» Do this
Output the full listing word for word.

=== Material for this task ===

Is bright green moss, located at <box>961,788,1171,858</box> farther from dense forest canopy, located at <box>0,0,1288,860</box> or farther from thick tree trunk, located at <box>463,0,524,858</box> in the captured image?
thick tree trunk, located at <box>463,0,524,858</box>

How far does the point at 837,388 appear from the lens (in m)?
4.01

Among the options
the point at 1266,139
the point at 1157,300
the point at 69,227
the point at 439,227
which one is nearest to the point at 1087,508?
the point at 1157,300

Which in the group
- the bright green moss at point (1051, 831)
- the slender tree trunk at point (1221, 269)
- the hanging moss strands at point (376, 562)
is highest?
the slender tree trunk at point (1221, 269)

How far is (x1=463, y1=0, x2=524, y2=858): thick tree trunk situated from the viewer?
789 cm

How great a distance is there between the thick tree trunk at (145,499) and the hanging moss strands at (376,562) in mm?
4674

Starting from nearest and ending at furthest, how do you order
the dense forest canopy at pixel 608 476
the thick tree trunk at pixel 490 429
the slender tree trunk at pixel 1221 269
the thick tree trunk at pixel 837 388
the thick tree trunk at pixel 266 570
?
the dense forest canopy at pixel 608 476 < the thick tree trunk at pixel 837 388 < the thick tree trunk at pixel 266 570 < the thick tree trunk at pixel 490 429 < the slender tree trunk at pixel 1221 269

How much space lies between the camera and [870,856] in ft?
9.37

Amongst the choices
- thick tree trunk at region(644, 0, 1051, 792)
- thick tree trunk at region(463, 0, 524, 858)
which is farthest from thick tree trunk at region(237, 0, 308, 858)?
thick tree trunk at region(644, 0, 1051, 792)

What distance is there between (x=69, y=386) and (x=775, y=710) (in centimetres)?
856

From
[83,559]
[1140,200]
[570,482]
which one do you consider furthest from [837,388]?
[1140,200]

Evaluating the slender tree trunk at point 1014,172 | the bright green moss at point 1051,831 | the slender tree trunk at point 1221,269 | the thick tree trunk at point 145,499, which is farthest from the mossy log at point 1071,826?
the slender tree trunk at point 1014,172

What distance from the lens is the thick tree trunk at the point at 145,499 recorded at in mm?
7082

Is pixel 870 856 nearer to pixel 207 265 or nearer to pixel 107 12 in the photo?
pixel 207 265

===

» Result
Is bright green moss, located at <box>961,788,1171,858</box> farther from dense forest canopy, located at <box>0,0,1288,860</box> or farther from thick tree trunk, located at <box>463,0,524,858</box> in the captured image?
thick tree trunk, located at <box>463,0,524,858</box>

How far does the point at 837,388 appear from the lens (in m)?
4.01

Among the options
the point at 1266,139
the point at 1157,300
the point at 69,227
the point at 439,227
which one is nearest to the point at 1087,508?
the point at 1157,300

Which in the group
- the bright green moss at point (1051, 831)
- the slender tree trunk at point (1221, 269)
- the hanging moss strands at point (376, 562)
is highest?
the slender tree trunk at point (1221, 269)

How far is (x1=463, y1=0, x2=524, y2=858): thick tree trunk situated from the viewer?
789 cm

How great a distance is there between the thick tree trunk at (145,499) and the hanging moss strands at (376,562) in mm?
4674

Starting from nearest and ending at furthest, how do you order
the dense forest canopy at pixel 608 476
the thick tree trunk at pixel 490 429
the slender tree trunk at pixel 1221 269
the thick tree trunk at pixel 837 388
the thick tree trunk at pixel 266 570
?
the dense forest canopy at pixel 608 476 < the thick tree trunk at pixel 837 388 < the thick tree trunk at pixel 266 570 < the thick tree trunk at pixel 490 429 < the slender tree trunk at pixel 1221 269

How much space lies between the camera and [870,856] in ft?
9.37

Amongst the choices
- thick tree trunk at region(644, 0, 1051, 792)
- thick tree trunk at region(463, 0, 524, 858)
which is farthest from thick tree trunk at region(237, 0, 308, 858)?
thick tree trunk at region(644, 0, 1051, 792)

What distance is there between (x=69, y=386) and (x=775, y=710) (in centimetres)?
856

From
[83,559]
[1140,200]
[570,482]
which one do you consider furthest from [837,388]?
[1140,200]

Evaluating the slender tree trunk at point 1014,172 | the bright green moss at point 1051,831 | the slender tree trunk at point 1221,269 | the thick tree trunk at point 145,499, which is farthest from the mossy log at point 1071,826?
the slender tree trunk at point 1014,172

What distance from the lens is the thick tree trunk at the point at 145,499 recorded at in mm?
7082

Is pixel 870 856 nearer to pixel 207 265 or nearer to pixel 107 12 in the photo?
pixel 207 265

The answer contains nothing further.